### What is being asked
In the passage about the Chicago Festival of Maps, what is the name of the exhibit at the Field Museum?

### Source passage
######

In the last issue of the Independent, some images were shared from the media kit provided by the Field Museum Public Relations Office showing a number of the pieces from the current exhibit called Maps: Finding Our Place in the World. Those images, however elegant and marvelous they are, pale in comparison to what is actually on display beyond that institution’s columned portico. What lies within, in the words of the Bard’s Prospero, is “such stuff as dreams are made on.” But a Prospero wandering this exhibit would find that very tangible guides remain behind, left by many practical and artistic contributors over the millennia.
The exhibit at the Field Museum is just a part of a larger Festival of Maps occurring at multiple locations throughout Chicagoland. Other locations include the Art Institute of Chicago, Brookfield Zoo, Chicago Cultural Center, Lincoln Park Zoo, Museum of Contemporary Art, Museum of Science and Industry, and the Newberry Library. Some events are free while others have a reasonable admission fee. Festivalofmaps.com has a full list of participants.

######

### Recorded information
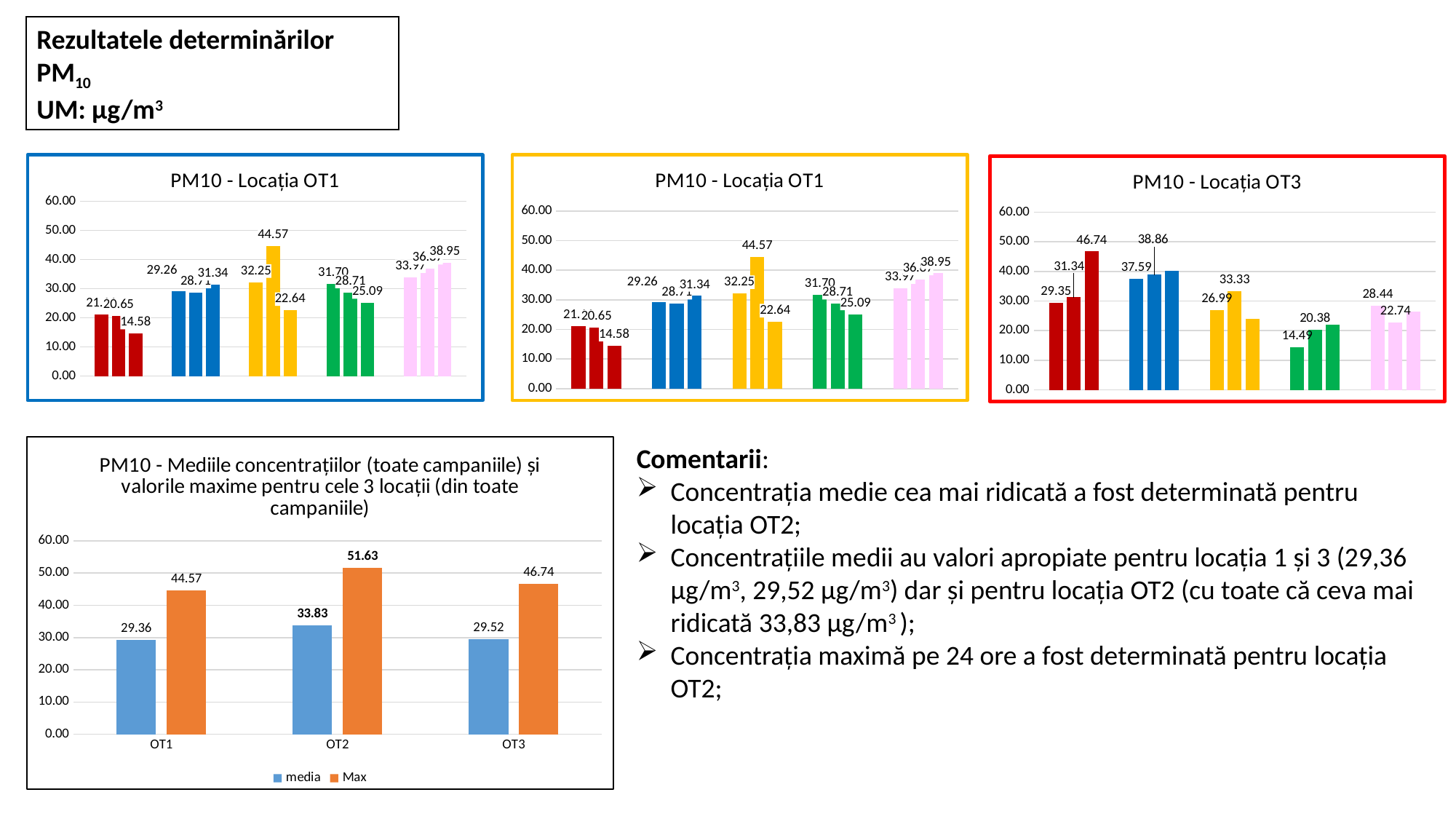
In the chart titled 'PM10 - Mediile concentrațiilor (toate campaniile) și valorile maxime pentru cele 3 locații', which location has the lowest 'media' value? OT1 In the chart titled 'PM10 - Mediile concentrațiilor (toate campaniile) și valorile maxime pentru cele 3 locații', which location has the highest 'Max' value? OT2 In the chart titled 'PM10 - Mediile concentrațiilor (toate campaniile) și valorile maxime pentru cele 3 locații', what is the 'Max' value for OT3? 46.74 In the chart titled 'PM10 - Mediile concentrațiilor (toate campaniile) și valorile maxime pentru cele 3 locații', how many series does the legend list? 2 In the chart titled 'PM10 - Locația OT3' (top right), what is the highest value labeled on any bar? 46.74 In the chart titled 'PM10 - Mediile concentrațiilor (toate campaniile) și valorile maxime pentru cele 3 locații', is the 'Max' value for OT1 or for OT3 larger? OT3 In the chart titled 'PM10 - Mediile concentrațiilor (toate campaniile) și valorile maxime pentru cele 3 locații', what is the 'media' value for OT2? 33.83 In the chart titled 'PM10 - Mediile concentrațiilor (toate campaniile) și valorile maxime pentru cele 3 locații', what is the difference between the 'Max' and 'media' values for OT2? 17.80 In the chart titled 'PM10 - Mediile concentrațiilor (toate campaniile) și valorile maxime pentru cele 3 locații', how many locations are shown on the x axis? 3 In the chart titled 'PM10 - Mediile concentrațiilor (toate campaniile) și valorile maxime pentru cele 3 locații', what is the 'media' value for OT1? 29.36 In the chart titled 'PM10 - Mediile concentrațiilor (toate campaniile) și valorile maxime pentru cele 3 locații', what colour are the 'Max' bars? Orange What kind of chart is the one titled 'PM10 - Mediile concentrațiilor (toate campaniile) și valorile maxime pentru cele 3 locații'? Bar chart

######

### Response
Maps: Finding Our Place in the World